## Selection
▼

Find the indefinite integral: $\int { {\sqrt{x+1}} \over {\sqrt{x+2} - \sqrt{x-2}} }dx$

Question

Find the indefinite integral:

$$\int { {\sqrt{x+1}} \over {\sqrt{x+2} - \sqrt{x-2}} }dx$$

I don't know how to start, multiplying by ${ {\sqrt{x+2} + \sqrt{x-2}} \over {\sqrt{x+2} + \sqrt{x-2}} }$ hasn't helped neither...

▲

## Record list
▼

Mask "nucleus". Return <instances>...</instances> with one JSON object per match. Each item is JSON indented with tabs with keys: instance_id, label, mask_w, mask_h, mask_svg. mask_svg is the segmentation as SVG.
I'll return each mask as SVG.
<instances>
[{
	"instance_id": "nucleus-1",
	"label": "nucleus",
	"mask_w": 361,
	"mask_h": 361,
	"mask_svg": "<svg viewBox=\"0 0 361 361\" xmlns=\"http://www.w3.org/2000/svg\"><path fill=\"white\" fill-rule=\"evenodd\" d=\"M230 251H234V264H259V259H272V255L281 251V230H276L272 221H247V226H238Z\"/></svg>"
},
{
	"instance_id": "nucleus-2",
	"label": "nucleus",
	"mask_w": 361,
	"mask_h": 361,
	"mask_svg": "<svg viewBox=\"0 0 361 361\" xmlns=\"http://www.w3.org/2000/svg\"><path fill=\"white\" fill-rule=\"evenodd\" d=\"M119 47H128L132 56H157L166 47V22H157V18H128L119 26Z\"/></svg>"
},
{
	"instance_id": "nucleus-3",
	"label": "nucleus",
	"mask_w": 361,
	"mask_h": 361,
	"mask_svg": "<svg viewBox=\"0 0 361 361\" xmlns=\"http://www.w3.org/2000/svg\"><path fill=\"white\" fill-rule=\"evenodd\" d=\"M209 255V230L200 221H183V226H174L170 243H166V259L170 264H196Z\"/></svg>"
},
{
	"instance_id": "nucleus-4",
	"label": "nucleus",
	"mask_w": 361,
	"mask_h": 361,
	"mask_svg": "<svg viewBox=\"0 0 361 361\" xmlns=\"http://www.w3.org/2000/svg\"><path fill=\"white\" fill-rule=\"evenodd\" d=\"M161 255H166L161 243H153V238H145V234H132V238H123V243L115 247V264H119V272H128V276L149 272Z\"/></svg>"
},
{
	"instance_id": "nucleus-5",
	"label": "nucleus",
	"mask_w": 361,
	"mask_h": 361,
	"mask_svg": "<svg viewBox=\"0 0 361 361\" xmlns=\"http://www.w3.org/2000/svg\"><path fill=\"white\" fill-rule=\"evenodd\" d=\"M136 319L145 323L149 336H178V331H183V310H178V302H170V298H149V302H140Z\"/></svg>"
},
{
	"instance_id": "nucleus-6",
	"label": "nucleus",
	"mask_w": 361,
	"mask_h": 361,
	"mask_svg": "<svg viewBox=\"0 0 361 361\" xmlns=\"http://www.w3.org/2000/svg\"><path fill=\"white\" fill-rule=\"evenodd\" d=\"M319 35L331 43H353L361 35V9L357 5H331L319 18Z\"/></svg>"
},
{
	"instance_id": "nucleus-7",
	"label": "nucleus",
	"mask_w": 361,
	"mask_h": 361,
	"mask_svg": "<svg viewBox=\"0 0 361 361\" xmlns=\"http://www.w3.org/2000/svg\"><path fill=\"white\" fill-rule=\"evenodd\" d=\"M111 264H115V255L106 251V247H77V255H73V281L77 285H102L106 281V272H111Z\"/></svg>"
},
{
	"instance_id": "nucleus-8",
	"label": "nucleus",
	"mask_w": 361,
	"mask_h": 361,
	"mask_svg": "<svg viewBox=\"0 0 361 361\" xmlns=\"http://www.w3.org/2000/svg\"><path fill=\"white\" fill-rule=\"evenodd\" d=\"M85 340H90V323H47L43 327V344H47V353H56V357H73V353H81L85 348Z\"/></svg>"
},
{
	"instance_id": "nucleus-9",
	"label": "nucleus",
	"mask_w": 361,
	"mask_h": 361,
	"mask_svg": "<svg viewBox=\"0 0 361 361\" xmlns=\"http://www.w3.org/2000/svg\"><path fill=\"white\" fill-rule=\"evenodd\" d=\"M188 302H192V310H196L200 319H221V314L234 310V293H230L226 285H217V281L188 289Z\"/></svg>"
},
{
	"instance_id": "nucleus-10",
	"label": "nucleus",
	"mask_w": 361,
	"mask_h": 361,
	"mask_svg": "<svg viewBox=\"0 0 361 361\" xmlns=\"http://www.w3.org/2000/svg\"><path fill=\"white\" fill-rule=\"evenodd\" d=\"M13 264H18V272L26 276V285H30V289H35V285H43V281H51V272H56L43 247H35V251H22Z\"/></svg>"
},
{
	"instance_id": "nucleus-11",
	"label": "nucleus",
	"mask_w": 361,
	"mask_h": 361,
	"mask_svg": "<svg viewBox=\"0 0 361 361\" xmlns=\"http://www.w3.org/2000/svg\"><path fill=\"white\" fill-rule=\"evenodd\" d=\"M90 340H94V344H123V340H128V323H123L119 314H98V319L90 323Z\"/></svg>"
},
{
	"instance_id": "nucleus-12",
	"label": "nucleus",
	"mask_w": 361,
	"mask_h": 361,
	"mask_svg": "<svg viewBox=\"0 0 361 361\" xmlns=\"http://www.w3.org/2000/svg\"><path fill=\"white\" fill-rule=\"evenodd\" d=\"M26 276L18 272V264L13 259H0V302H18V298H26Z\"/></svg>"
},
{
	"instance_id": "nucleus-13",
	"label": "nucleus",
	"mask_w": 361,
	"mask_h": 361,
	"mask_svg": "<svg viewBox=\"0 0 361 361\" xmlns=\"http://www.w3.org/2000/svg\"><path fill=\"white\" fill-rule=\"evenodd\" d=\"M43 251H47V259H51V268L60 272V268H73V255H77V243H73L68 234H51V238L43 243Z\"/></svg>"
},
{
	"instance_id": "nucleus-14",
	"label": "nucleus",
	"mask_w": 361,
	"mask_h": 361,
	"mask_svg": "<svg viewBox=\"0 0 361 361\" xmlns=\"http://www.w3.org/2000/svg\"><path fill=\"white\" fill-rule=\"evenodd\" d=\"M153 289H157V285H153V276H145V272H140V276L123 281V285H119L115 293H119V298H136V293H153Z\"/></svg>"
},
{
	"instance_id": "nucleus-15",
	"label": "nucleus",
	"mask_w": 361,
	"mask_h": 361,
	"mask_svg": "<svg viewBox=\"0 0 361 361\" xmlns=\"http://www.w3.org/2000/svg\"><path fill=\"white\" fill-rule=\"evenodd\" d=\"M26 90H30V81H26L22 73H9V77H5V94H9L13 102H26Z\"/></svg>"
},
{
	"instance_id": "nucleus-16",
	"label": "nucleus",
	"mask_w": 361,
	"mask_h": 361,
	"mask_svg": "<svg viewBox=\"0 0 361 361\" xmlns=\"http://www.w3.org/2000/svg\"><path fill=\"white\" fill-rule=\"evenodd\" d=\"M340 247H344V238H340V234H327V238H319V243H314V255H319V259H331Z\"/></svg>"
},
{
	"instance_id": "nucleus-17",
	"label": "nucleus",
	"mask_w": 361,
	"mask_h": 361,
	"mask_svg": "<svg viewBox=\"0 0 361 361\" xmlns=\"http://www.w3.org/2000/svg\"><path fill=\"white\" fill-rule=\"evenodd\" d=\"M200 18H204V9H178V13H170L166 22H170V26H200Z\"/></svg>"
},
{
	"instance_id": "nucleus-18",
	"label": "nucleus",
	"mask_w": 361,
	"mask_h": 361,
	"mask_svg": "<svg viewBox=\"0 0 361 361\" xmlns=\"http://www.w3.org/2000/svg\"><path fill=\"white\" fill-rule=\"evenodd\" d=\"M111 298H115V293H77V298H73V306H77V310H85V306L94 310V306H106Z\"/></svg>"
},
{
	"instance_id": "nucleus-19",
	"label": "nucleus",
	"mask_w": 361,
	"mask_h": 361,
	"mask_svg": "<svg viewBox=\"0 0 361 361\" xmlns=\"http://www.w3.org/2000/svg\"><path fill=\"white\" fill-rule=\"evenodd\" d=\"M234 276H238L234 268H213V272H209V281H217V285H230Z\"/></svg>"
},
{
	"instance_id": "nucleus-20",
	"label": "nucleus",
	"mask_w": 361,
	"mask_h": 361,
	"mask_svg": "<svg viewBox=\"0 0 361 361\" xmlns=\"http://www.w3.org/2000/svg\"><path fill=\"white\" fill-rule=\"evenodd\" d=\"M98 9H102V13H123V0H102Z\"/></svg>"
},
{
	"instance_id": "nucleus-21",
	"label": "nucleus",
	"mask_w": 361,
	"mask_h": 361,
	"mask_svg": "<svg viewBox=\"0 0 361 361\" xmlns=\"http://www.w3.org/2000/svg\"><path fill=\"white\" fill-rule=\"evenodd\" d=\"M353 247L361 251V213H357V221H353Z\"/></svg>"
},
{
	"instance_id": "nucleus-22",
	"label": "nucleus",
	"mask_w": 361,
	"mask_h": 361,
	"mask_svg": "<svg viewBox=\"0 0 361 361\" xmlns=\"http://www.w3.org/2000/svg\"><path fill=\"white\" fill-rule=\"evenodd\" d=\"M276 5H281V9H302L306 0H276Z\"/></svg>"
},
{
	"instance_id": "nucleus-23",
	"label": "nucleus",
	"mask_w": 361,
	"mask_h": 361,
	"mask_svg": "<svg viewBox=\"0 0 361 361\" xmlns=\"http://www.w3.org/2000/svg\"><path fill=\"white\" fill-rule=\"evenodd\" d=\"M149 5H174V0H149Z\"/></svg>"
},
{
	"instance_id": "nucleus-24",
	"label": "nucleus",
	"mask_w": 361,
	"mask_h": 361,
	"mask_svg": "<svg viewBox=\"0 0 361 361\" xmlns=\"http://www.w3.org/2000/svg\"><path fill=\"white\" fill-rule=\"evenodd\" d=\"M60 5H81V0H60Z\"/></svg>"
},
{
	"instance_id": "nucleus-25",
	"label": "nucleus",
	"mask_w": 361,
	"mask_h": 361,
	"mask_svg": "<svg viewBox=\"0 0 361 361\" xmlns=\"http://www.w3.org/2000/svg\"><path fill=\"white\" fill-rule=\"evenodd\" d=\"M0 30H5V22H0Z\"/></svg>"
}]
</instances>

▲

## What you will do
1. Reproduce the integral post word for word, everything from "Find the indefinite integral: $\int" down to "hasn't helped neither...".
2. In the integral post, what kind of integral does the reader have to find?

## Solutions per task
1.
Find the indefinite integral: $\int { {\sqrt{x+1}} \over {\sqrt{x+2} - \sqrt{x-2}} }dx$

Question

Find the indefinite integral:

$$\int { {\sqrt{x+1}} \over {\sqrt{x+2} - \sqrt{x-2}} }dx$$

I don't know how to start, multiplying by ${ {\sqrt{x+2} + \sqrt{x-2}} \over {\sqrt{x+2} + \sqrt{x-2}} }$ hasn't helped neither...

2. An indefinite integral.